La Trobe University archaeologist Dr Jillian Garvey has been visiting Neds for several years to study sites that include a shell midden 400 metres long and 50 metres wide. It's full of fragments from mussels and snails harvested from the Murray River.

But Dr Garvey freely admits her research has barely scratched the surface.

"There is a huge amount yet to discover," she told visitors. "In fact, every time we come out here we find something new."

Dr Garvey led walks to see middens, a scar tree that provided bark for canoes and shields, and an oven mound where clay balls were used as heat beads.
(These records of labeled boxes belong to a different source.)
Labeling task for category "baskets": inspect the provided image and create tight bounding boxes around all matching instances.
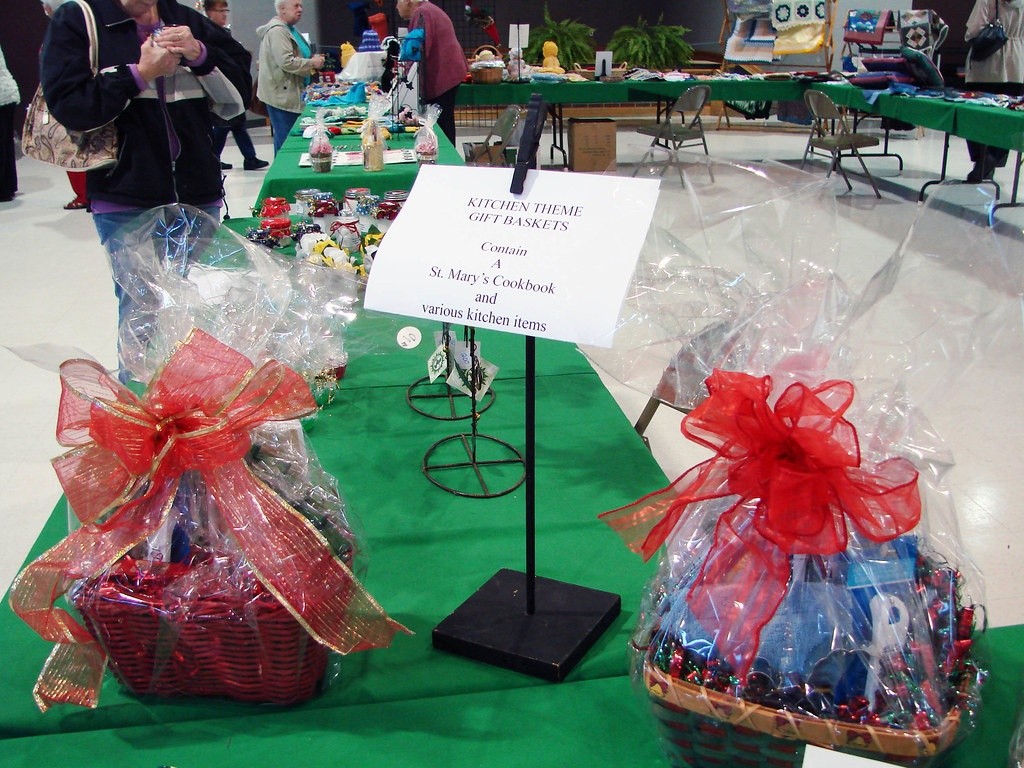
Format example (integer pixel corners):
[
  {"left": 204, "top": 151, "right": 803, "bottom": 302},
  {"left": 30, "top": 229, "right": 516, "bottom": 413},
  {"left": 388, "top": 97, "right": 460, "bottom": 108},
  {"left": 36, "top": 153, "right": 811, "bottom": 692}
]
[
  {"left": 645, "top": 641, "right": 968, "bottom": 768},
  {"left": 470, "top": 45, "right": 504, "bottom": 84},
  {"left": 73, "top": 552, "right": 355, "bottom": 706}
]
Smoking ceremony and silence

Parks Victoria ranger Damien Jackson spoke about his work on significant sites in the region before conducting a smoking ceremony for visitors.

He was preceded by Ngintait traditional owner Tinawin Wilson and his niece Tameka who led the welcome to country.

Tinawin, whose name means "Black Bream of the River", also encouraged guests to participate in a minute's silence in respect of past Elders. He later accompanied people on a cultural tour, sharing his knowledge of country including plants used in traditional medicine.

This Trust for Nature event was co-hosted by La Trobe University and First People of the Millewa-Mallee Aboriginal Corporation.

Trust for Nature thanks the following people who played leading roles on the day:  local volunteers Garry and Trish Kelly; Mallee CMA's Leigh Pyke; Daniel Burton who provided a new take on bush tucker including quandong jelly slices; and Associate Professor Richard Cosgrove from La Trobe University.

The university is preparing a Cultural Heritage Management Plan that will help Trust for Nature look after significant Indigenous sites at Neds.